The expression of p27 is lower in CL as compared to p21 because p27 is expressed at high levels in lymphocytes and in normal non-proliferating mammary epithelial cells serving as internal control cells in the immunohistochemically evaluation of p27 expression (Porter et al. 1997). Our results are in the line with Ghanem and Steinman (2005). Interestingly, p21 has conflicting roles in apoptosis, having been demonstrated to both promote and inhibit programmed cell death. The pro-apoptotic activity of p21 has been attributed to both p53-dependent and p53-independent regulation of the apoptotic effector protein bax. Their hypothesis clearly suggested that p21 and p27 has dual role in nature like they are apoptotic as well as anti-apoptotic. This nature can be distinguished on the basis of their expression level. Dramatic changes in expression of two cell cycle regulators, p21, p27 occur during the first 48 h of luteinization in vivo (Robker and Richards, 1998). The data of Robker and Richards (1998) and Richards et al. (1998) and our results show that p27 accumulates early in the development of luteinized tissue. It is shown here that p27 is maintained at this high level until down-regulation that occurs after about day 18 of pregnancy. Moreover, changes in cyclin D3, CDK4, and CDK6, and in their associations with p27, occur with dynamics similar to that of p27. Taken together, fully luteinized cells are devoid of any major fluctuations in cell cycle regulatory machinery until all the molecules studied here change together late in luteal life (Richards et al. 1998).

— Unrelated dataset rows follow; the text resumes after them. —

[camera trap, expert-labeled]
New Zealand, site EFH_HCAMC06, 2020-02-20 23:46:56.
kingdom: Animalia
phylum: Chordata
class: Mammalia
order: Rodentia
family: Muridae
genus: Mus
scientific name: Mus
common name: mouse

Figure 5 Histopathology of corpus luteum

a) A: follicle secreted area; B: theca cells; C: nuclear division; D: large vesicle; E: fresh cells injury and F: proliferation of luteal cells

b) A: surface vasculature; B: proliferation; C: vesicles; D: Immune cells and E: typical nuclei

c) A: connective cells proliferation; B: theca cells; C: cell collapse; D: regressed cells; E: vesicles and F: apoptosis

d) A: suppressed granulosa cells; B: cell structure destroyed the vasculature; C: apoptosis; D: chromatin condensation; E: unequal nuclear and cytoplasmic ratio and F: tissue and vesicles enlargement

Considering the expression level of p21 and p27 gene, the results showed a dynamic pattern in four stages of CL, as p21 expression in stage I and-IV is significantly lower while it higher in both stage-III and-IV. These results showed that the role of p21 expression in the luteinization and regression is lower than the maintenance of CL. The difference in the expression level of p21 and p27 gene in four stages may be due to the fact that experimental animals might have age differences or probably their genetic makeup might be different. Or some of the animals could be pregnant. On the other hand as p21 in an anti-apoptotic gene as well Gomez-Manzano et al. (1997), so it could have higher expression in the regression of CL but these results showed a slight contradiction with the dual nature of p21 as an apoptosis and anti-apoptosis (Ghanem and Steinman, 2005).

CONCLUSION

Overall, this study showed the expression pattern of p21 and p27 genes in different stages of corpus luteum. The lower expression in initial stages indicated the higher level of maintenance and recruitment, while the higher expression of both genes was found in the regression stages of corpus luteum. The results and comparative analysis showed that their functions maybe significantly related to apoptosis.

ACKNOWLEDGEMENT

This research was financially supported by HEC, under project title “unrevealing the action of interferon-tau in the development and maintenance of the bovine corpus luteum”. I also wish to show my gratitude to Institute of Biotechnology and Genetic Engineering, the University of Agriculture Peshawar because its assistance was a milestone in the completion of this project.